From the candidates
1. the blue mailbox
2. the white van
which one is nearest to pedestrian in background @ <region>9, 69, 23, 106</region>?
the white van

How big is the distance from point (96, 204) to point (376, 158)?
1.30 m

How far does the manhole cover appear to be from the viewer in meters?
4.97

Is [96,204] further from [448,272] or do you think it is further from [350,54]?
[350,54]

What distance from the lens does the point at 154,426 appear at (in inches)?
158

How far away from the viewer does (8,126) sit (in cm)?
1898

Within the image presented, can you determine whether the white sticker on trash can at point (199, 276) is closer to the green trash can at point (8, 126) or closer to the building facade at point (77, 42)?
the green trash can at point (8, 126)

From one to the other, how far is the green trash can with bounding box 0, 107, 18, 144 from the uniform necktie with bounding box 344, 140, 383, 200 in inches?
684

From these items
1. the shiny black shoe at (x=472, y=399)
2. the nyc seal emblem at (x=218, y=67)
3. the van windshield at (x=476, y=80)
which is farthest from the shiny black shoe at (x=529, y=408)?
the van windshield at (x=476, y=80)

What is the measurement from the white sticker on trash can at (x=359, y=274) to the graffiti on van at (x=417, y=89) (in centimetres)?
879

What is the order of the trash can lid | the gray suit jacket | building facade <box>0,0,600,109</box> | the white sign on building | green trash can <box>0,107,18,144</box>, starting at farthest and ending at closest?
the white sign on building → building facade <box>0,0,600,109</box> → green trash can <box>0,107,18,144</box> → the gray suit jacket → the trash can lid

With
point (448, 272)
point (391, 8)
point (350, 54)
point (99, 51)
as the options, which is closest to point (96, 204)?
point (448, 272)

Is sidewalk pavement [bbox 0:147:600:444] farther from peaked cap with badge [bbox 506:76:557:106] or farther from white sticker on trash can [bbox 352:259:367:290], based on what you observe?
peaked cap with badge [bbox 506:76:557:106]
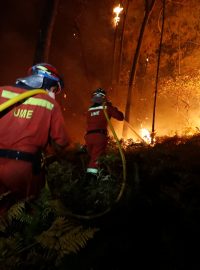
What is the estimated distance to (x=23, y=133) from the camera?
12.5 feet

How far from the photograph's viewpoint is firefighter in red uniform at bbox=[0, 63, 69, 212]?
3.74m

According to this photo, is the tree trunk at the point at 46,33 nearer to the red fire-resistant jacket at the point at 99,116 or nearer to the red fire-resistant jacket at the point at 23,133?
the red fire-resistant jacket at the point at 99,116

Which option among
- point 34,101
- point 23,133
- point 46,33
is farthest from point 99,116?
point 46,33

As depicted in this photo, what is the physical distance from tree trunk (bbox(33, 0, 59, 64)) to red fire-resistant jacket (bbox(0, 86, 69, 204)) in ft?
27.1

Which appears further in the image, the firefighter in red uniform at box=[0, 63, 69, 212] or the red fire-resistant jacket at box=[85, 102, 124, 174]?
the red fire-resistant jacket at box=[85, 102, 124, 174]

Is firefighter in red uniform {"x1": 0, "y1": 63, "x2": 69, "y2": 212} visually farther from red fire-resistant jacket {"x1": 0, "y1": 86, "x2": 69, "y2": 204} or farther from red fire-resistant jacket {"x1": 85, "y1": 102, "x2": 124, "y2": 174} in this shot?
red fire-resistant jacket {"x1": 85, "y1": 102, "x2": 124, "y2": 174}

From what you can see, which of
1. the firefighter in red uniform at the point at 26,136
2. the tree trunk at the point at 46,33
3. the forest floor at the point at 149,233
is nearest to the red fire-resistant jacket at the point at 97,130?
the forest floor at the point at 149,233

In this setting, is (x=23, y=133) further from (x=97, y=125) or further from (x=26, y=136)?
(x=97, y=125)

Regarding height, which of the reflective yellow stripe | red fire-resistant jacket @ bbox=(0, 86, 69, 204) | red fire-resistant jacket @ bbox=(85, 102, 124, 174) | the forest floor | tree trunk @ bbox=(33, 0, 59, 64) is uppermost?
tree trunk @ bbox=(33, 0, 59, 64)

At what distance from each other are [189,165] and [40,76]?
13.5ft

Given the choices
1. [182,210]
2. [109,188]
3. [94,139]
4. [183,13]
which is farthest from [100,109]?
[183,13]

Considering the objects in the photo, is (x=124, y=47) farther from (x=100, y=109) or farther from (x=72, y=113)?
(x=100, y=109)

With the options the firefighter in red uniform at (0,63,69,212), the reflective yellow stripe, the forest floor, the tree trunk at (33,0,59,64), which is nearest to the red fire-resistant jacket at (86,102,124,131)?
the forest floor

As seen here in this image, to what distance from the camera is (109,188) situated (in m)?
4.82
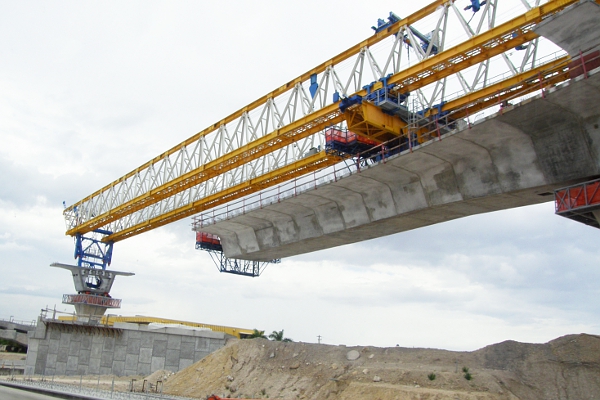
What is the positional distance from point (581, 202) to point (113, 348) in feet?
117

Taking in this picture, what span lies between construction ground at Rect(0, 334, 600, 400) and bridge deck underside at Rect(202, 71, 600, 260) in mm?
5714

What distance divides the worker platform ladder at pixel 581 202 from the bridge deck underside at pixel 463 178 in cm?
56

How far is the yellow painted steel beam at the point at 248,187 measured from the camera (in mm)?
28625

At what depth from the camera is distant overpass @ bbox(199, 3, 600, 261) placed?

···

- Goal:
Repeat exactly, and only, the lines from the line with "What is the positional" through the end of the listing above, both ends included.

- Written reply:
What is the positional distance from point (581, 202) to point (113, 348) in feet?
117

Taking in this picture, what span lies between construction ground at Rect(0, 334, 600, 400) and bridge deck underside at Rect(202, 71, 600, 260) in mm?
5714

What distance divides the worker platform ladder at pixel 581 202 from the bridge deck underside at pixel 463 178 in cm?
56

How far is the yellow painted steel beam at the point at 248,187 measured from the camera (in mm)?
28625

At what depth from the camera is distant overpass @ bbox(199, 3, 600, 261) placed?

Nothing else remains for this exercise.